Austin-based company Dropoff is building a same-day delivery service for businesses, and has been operating in Austin and Houston for the past year. On Monday, the company announced it has raised $7 million in new funding to help it expand to more cities and continue to build out its product.

While very similar to traditional couriers that businesses have been using for years, Dropoff says its selling point is the much better experience it provides thanks to things like down-to-the-minute arrival time estimates, realtime-tracking, and upfront and transparent pricing, among other things. It uses couriers on either bike, car, van, or SUV, based on the delivery.

“Traditional couriers haven’t really evolved much,” Dropoff co-founder and CEO Sean Spector told Fortune. Dropoff wants to handle businesses’ last-mile logistics, he added, to take on FedEx, if you will.

Dropoff’s customers largely fall into two category of delivery needs: traditional and e-commerce. Some customers use the service for very traditional business courier needs, like delivering documents and machinery parts. Dropoff’s e-commerce clients use the service to deliver their wares, like cupcakes or flowers, to their customers.

For Hey Cupcake, a Texas-based cupcake company, Dropoff has taken over nearly all of its delivery duties, CEO Frank Drew told Fortune. At the first, the company, which has seven stores in Austin but does all its baking in one central location, was using Dropoff for any additional deliveries to its stores, as well as to any customers that its own drivers couldn’t handle. Now it’s turned over all of its deliveries to Dropoff, except for catering jobs. Drew and his team no longer have to worry about predicting how many drivers they need to staff on any given day with unpredictable demand, he says.

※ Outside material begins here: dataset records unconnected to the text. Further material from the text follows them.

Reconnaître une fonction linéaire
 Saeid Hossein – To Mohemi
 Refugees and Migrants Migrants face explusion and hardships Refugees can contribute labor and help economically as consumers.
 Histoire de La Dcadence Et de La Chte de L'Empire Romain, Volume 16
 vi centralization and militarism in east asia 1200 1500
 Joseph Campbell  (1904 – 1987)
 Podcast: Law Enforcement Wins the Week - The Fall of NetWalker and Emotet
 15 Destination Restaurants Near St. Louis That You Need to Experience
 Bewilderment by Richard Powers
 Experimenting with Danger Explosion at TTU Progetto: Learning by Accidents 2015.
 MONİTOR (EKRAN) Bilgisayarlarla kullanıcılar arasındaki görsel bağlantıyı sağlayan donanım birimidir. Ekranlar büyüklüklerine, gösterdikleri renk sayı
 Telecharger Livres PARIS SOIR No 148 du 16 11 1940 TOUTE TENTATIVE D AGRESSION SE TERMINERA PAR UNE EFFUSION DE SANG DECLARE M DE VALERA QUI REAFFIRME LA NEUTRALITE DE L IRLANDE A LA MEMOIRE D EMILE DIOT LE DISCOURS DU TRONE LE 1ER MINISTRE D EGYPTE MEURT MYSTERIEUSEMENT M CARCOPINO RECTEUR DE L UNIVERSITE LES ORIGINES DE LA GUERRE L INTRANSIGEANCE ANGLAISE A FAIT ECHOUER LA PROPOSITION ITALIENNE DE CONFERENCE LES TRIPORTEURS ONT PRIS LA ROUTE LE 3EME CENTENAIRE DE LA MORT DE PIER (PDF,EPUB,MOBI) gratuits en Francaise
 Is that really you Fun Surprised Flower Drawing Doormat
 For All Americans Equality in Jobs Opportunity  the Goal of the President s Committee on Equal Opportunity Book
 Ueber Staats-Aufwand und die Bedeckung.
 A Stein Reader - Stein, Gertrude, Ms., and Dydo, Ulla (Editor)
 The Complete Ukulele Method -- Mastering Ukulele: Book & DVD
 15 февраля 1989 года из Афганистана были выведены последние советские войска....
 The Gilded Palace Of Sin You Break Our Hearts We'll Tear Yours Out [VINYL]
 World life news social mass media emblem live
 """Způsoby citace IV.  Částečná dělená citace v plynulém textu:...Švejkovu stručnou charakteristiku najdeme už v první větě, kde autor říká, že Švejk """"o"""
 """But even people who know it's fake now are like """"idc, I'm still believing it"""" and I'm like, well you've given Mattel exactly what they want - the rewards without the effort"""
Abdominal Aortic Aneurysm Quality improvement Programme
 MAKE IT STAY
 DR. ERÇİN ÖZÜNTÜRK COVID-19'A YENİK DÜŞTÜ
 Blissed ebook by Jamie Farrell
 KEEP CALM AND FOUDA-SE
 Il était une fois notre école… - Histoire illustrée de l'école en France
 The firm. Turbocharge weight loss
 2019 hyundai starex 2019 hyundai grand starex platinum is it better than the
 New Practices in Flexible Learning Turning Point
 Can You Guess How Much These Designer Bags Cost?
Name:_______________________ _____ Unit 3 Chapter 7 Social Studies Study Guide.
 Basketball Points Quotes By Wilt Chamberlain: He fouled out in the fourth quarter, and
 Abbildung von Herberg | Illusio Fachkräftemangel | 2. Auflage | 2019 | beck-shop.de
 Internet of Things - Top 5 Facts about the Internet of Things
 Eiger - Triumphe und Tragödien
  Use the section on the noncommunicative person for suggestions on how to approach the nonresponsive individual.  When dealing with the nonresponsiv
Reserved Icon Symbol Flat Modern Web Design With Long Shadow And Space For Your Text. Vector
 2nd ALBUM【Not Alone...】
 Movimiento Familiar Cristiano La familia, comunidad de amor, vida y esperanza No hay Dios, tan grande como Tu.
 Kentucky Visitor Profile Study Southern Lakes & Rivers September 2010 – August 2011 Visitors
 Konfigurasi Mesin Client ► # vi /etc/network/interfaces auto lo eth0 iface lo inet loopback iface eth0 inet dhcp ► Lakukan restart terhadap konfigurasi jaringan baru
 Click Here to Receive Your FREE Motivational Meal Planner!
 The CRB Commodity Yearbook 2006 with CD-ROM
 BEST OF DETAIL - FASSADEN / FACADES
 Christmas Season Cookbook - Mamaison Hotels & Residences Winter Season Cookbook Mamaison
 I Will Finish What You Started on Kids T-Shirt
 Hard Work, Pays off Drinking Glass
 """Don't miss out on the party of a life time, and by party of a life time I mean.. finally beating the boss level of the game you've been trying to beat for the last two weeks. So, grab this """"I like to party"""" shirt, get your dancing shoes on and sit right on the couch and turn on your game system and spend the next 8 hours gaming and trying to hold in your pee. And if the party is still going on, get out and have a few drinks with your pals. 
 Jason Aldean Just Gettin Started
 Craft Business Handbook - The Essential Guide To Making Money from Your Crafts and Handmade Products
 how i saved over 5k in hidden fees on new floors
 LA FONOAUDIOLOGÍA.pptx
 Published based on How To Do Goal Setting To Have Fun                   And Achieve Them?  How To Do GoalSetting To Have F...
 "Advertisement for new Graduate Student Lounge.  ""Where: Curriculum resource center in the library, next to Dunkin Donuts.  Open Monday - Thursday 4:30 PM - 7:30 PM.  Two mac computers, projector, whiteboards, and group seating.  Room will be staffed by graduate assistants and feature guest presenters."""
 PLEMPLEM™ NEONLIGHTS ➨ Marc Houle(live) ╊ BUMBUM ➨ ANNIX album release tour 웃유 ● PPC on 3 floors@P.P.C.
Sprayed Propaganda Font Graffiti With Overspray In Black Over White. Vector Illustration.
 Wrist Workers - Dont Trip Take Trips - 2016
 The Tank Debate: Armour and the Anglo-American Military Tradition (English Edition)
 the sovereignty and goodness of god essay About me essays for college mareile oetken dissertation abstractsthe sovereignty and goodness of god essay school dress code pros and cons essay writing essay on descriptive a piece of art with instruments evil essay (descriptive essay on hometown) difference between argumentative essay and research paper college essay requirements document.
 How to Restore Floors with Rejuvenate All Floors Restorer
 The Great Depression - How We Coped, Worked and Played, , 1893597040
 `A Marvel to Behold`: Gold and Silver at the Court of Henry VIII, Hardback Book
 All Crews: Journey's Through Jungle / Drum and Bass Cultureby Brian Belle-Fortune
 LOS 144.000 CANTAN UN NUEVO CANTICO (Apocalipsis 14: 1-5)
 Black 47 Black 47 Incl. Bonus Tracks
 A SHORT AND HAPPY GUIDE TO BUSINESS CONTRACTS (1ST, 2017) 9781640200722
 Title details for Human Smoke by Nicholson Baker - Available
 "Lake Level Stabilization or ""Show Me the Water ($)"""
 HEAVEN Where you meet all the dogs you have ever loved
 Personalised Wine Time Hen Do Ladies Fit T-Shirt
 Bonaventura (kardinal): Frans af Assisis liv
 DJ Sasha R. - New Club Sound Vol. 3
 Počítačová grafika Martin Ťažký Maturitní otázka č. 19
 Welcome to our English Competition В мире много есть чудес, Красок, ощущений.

“Now I feel like we’re in the cupcake business, not in the delivery business,” he said of his newfound freedom from managing his deliveries.

The delivery service market is certainly getting crowded, with everyone from Postmates to ride-hailing companies like Uber and Sidecar getting into the business. Companies like Amazon have been heating up the logistics space with the e-commerce giant’s popular two-day delivery option and its same-day Amazon Fresh service for grocery items. But Dropoff says it’s different and not worried about other companies because it’s exclusively focused on the needs of businesses, not on servicing consumers as Postmates does, for example. While that sometimes means Dropoff’s couriers make deliveries directly to a client’s customers, it’s only type of delivery the company makes, and it’s not in the business of acquiring consumers as its customers.

For Paul Bricault, who headed Greycroft Partner’s investment in Dropoff in this new round, that enterprise focus is what distinguished Dropoff from others.

With that said, Dropoff is sure to face challenges as it continues to grow. It will have to navigate the unique geography and industries of each new city it expands into, ensure it maintains the quality of its drivers as it increases hires, and handle potential regulation issues that may arise, among many other hurdles.

Spector founded Dropoff with Christian Carollo, Ted Hong, and Jason Klann in late 2013. Greycroft Partners led this latest round, with Correlation Ventures, Texas Atlantic Capital, Wild Basic Investments, and others also participating. The company previously raised $1.85 million in funding.